Express the records from the beginning up to and including the line with "1.74 meters" as a two-column CSV with the columns "text" and "answer" and one row per record. Put each value in a single quoted field, with any line breaks replaced by spaces.
[START OF Record list]
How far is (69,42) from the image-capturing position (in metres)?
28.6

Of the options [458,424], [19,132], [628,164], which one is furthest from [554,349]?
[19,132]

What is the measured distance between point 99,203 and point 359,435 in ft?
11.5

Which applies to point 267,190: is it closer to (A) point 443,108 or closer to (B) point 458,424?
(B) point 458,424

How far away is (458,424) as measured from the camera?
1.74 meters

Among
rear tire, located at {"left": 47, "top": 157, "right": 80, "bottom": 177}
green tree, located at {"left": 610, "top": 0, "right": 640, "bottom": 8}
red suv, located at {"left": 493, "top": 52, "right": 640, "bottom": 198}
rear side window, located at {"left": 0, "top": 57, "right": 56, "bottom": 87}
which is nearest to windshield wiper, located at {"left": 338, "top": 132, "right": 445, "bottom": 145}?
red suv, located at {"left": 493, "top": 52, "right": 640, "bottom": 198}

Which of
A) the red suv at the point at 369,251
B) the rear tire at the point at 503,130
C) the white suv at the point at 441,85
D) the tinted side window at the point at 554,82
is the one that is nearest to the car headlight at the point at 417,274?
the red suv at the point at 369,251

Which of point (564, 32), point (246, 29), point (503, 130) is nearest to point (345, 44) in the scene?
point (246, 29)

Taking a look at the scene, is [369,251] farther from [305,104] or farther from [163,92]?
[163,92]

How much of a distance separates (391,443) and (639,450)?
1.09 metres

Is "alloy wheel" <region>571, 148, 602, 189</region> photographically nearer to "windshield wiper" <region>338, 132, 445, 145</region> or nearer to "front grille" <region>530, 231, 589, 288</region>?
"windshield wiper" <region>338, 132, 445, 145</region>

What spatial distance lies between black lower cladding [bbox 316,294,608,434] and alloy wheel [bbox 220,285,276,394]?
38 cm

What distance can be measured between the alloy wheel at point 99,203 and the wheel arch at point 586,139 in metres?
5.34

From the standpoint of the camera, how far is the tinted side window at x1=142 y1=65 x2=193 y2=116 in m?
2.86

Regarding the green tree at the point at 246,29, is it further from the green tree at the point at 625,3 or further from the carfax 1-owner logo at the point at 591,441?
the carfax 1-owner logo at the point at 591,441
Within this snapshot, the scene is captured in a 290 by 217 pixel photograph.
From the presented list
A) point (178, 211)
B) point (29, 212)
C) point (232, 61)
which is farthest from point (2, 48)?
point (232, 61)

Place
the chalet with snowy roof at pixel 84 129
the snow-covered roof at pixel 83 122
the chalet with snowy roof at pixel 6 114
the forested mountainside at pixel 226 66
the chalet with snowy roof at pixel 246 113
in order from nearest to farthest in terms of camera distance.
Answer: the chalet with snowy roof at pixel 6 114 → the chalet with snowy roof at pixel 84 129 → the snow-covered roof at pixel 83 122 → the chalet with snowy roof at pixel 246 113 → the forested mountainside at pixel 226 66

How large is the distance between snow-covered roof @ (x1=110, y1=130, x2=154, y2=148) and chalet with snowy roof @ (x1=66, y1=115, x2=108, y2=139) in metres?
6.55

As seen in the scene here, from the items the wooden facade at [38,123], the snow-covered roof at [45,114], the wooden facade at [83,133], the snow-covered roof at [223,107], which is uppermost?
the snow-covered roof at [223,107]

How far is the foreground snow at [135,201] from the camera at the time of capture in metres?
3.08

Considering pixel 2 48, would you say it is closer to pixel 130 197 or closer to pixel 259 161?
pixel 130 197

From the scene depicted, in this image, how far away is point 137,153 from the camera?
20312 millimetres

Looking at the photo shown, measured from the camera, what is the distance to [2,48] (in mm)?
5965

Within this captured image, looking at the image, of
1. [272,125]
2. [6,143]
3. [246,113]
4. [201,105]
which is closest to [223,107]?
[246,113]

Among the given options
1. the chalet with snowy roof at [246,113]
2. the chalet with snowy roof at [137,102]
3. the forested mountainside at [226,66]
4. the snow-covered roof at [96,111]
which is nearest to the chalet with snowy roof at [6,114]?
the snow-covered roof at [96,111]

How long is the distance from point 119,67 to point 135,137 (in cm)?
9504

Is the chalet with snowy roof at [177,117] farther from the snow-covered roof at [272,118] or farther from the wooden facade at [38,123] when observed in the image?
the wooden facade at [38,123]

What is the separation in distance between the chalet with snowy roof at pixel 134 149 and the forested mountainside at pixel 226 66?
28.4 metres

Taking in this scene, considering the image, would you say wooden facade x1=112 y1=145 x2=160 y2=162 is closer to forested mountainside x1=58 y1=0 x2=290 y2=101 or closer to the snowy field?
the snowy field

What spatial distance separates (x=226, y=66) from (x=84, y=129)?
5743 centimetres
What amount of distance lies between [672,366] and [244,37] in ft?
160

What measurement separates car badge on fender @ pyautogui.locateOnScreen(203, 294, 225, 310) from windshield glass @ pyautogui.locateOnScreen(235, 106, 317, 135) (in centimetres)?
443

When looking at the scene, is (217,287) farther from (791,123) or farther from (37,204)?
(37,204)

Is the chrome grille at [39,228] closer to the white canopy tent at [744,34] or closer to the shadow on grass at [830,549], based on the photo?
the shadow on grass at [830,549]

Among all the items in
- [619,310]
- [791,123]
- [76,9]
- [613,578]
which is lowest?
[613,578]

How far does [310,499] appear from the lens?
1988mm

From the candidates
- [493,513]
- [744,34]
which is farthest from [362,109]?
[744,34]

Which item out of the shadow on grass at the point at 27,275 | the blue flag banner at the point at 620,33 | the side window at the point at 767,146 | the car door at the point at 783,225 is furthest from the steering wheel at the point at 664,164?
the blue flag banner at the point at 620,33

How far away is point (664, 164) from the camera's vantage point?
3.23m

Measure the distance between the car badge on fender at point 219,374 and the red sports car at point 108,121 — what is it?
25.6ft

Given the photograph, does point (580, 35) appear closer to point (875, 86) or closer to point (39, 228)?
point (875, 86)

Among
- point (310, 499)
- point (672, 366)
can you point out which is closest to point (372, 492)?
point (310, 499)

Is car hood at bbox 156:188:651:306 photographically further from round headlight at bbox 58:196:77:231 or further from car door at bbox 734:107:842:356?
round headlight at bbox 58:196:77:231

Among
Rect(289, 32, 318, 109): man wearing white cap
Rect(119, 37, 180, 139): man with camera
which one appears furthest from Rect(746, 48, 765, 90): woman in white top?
[END OF Record list]
> [Answer for the task]
text,answer
"How far is (69,42) from the image-capturing position (in metres)?","28.6"
"Of the options [458,424], [19,132], [628,164], which one is furthest from [554,349]?","[19,132]"
"What is the measured distance between point 99,203 and point 359,435 in ft?","11.5"
"Which applies to point 267,190: is it closer to (A) point 443,108 or closer to (B) point 458,424?","(B) point 458,424"
"How far away is (458,424) as measured from the camera?","1.74 meters"